*** DATA YANG DIBERIKAN
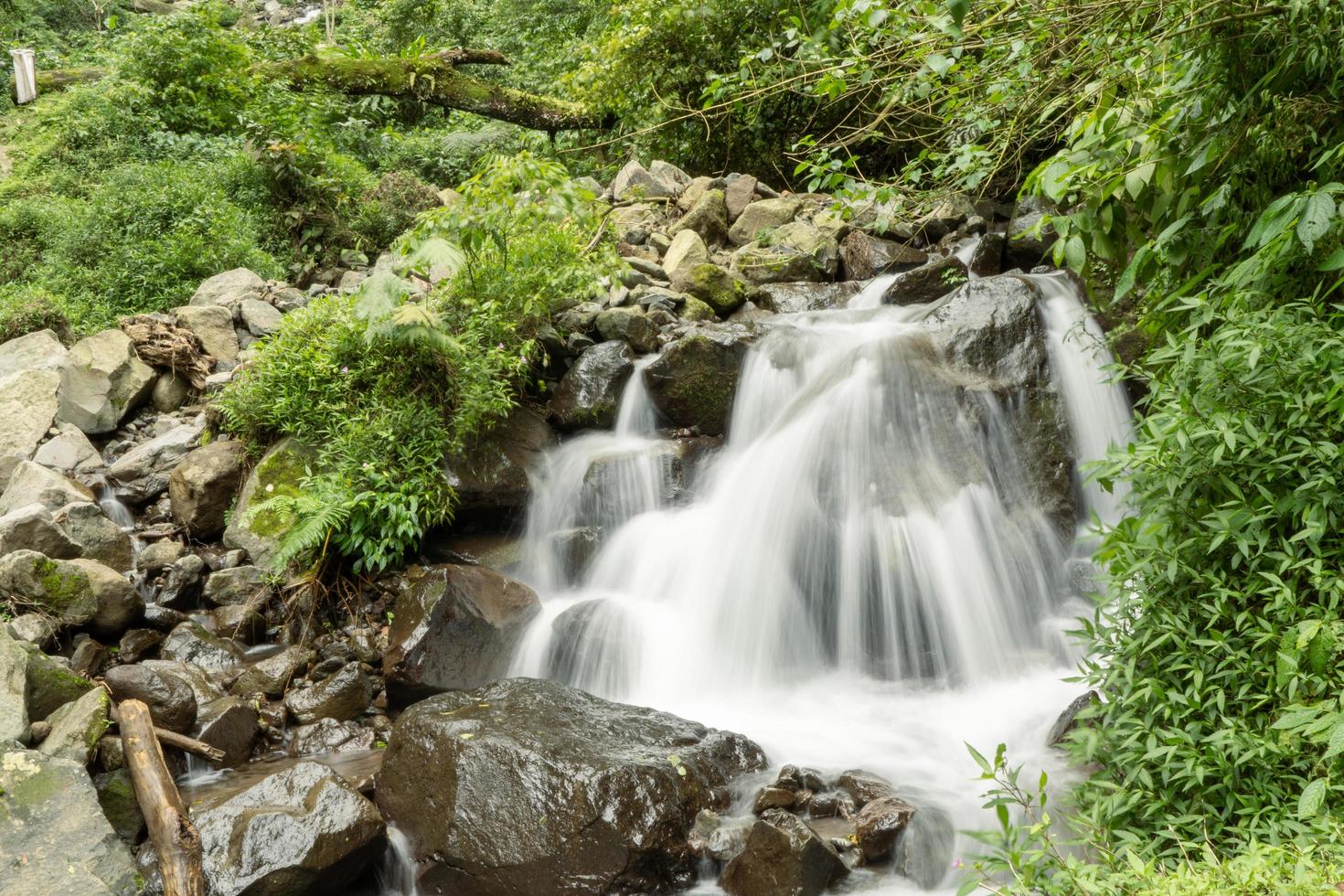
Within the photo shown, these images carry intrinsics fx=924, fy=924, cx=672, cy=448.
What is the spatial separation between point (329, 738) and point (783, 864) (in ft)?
10.8

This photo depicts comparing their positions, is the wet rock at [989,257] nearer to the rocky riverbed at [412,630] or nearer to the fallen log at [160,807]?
the rocky riverbed at [412,630]

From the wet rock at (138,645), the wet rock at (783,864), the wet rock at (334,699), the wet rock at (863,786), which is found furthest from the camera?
the wet rock at (138,645)

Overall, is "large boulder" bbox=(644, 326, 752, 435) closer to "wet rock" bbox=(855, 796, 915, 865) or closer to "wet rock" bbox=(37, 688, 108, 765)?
"wet rock" bbox=(855, 796, 915, 865)

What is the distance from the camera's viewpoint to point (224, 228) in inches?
458

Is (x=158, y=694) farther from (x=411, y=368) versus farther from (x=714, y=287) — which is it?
(x=714, y=287)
******
> RUMUSAN TUGAS: Susun semua item di atas sebagai CSV dua kolom berjudul tugas dan nilai, satu baris untuk setiap item. Isi kolom tugas dengan teks item dan kolom nilai dengan jawabannya, masing-masing dalam satu field bertanda kutip dengan jeda baris diganti spasi, dan jangan sertakan gambarnya.

> JAWABAN TUGAS:
tugas,nilai
"Within the photo shown, these images carry intrinsics fx=924, fy=924, cx=672, cy=448. What is the spatial separation between point (329, 738) and point (783, 864) (in ft)?","10.8"
"This photo depicts comparing their positions, is the wet rock at [989,257] nearer to the rocky riverbed at [412,630] or nearer to the fallen log at [160,807]?","the rocky riverbed at [412,630]"
"From the wet rock at (138,645), the wet rock at (783,864), the wet rock at (334,699), the wet rock at (863,786), which is found furthest from the camera?","the wet rock at (138,645)"
"Overall, is ""large boulder"" bbox=(644, 326, 752, 435) closer to ""wet rock"" bbox=(855, 796, 915, 865) or closer to ""wet rock"" bbox=(37, 688, 108, 765)?","""wet rock"" bbox=(855, 796, 915, 865)"
"What is the distance from the camera's viewpoint to point (224, 228) in inches?","458"
"Is (x=158, y=694) farther from (x=411, y=368) versus farther from (x=714, y=287) — which is it?","(x=714, y=287)"